● Exercise aim
In the message on full-RBF deployment, what two mechanisms are offered as examples of marking a transaction as opting in to waive the first-seen policy?

● Document
· · · · ·
I think it would be better to deploy full-RBF in an opt-in way and
leave the current default miner & relay policies as is.  So for
example a new signature flag or transaction type that is marked as
opting-in waiving the first-seen policy.

In this way we can get a smoother transition for people away from the
first-seen assumption, towards greenaddress (trust based) and
lightning / payment channel solutions.  Mid-term the channel and hub
model can provide fast secure 0-confirm transactions, which are
generically not known to be directly and robustly securable via miner
consensus.

As we've seen abruptly stopping the first-seen miner & relay policy is
risky and unpopular and causes people to seek contracts with miners to
retain first-seen.  This is itself a bad trend for fungibility for
obvious reasons.

We shouldn't prejudge people's and segment's of business weak-reliance
on first-seen.  Some types of payments are generally high trust (known
relationships) or physical stores or very low marginal cost (coffee
marginal cost <10c, sale price > $2 or lower ebook, audio stream etc
as embodied by fremium model).  It is not ours to prejudge and kill
their business.  It our job to help improve network security however,
so that they do not have to eat a fraud cost.  And that is do able
with trust via greenaddress, or without trust (other than
time-preference) via the hub & channel model.
· · · · ·
(Spatial questions based on scenes)
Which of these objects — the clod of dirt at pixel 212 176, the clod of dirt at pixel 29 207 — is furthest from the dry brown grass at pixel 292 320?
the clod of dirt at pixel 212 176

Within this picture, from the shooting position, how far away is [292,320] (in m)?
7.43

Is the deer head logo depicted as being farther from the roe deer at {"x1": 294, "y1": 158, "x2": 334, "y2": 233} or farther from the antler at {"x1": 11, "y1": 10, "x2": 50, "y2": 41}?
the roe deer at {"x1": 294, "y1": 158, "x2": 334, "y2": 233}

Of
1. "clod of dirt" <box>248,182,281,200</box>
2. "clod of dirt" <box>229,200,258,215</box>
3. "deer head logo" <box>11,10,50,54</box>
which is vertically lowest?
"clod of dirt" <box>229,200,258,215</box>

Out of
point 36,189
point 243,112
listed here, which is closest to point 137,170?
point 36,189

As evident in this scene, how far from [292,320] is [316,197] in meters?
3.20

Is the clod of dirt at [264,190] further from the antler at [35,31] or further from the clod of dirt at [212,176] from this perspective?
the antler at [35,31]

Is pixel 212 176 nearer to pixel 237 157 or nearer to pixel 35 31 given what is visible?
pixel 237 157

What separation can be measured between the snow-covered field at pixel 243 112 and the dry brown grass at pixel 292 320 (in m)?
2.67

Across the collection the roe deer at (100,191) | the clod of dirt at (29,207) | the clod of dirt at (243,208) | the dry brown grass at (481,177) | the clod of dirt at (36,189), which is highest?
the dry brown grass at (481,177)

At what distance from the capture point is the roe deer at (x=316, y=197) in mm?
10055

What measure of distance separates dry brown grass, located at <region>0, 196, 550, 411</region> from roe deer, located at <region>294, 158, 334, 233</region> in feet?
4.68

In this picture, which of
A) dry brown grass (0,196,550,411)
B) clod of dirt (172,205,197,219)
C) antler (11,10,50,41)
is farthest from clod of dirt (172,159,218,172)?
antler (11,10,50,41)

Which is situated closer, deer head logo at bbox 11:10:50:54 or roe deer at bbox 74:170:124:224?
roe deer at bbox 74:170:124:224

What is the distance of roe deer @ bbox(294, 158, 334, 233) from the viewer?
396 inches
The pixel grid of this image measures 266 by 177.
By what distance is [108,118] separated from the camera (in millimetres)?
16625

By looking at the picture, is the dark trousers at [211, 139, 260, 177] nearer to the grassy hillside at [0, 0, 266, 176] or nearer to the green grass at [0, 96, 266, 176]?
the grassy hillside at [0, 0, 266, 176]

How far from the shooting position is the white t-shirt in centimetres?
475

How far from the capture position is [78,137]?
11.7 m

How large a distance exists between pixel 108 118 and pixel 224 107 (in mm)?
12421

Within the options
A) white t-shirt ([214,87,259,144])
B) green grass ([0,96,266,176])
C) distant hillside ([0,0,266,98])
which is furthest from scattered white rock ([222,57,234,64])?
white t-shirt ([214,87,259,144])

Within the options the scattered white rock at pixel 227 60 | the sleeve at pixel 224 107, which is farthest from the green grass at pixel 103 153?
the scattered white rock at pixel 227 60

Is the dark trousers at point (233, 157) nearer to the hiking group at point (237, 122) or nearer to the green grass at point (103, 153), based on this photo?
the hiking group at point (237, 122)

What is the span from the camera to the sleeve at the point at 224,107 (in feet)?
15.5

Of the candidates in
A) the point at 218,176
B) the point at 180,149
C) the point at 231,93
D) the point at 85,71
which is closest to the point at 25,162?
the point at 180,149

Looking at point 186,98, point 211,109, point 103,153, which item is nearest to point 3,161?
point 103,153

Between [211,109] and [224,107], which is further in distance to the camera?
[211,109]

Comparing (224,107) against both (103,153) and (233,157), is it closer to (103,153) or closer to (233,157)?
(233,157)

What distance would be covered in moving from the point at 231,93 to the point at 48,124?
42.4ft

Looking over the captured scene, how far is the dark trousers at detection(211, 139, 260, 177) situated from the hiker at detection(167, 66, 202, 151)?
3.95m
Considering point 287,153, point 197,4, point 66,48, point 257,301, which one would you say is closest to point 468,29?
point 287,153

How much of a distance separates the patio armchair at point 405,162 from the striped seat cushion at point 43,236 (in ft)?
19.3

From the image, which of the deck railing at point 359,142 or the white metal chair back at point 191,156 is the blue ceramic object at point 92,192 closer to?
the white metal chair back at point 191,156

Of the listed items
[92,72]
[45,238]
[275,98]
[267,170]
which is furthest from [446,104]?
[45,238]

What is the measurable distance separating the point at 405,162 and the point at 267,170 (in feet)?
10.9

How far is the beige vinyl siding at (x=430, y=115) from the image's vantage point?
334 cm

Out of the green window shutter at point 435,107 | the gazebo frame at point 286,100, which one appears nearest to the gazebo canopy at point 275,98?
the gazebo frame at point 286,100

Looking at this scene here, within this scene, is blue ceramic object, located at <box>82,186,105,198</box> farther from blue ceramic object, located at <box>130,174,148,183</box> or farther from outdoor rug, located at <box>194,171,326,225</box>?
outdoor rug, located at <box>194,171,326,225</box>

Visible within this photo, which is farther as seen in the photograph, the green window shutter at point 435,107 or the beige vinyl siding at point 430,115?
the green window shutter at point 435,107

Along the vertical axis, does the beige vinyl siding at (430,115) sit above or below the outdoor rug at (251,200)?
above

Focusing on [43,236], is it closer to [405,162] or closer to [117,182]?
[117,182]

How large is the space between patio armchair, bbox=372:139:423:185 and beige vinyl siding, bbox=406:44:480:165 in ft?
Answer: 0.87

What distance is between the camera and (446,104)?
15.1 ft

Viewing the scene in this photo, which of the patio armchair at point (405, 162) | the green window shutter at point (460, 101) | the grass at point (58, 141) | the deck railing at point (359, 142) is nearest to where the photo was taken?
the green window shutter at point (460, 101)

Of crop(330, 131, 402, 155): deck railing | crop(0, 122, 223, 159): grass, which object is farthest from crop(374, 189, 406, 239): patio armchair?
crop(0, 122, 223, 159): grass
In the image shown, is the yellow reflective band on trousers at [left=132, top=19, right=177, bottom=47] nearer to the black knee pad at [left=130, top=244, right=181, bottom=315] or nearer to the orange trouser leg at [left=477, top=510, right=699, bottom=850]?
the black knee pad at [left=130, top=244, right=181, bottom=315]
· · · · ·
● Result of the exercise
A new signature flag or a new transaction type.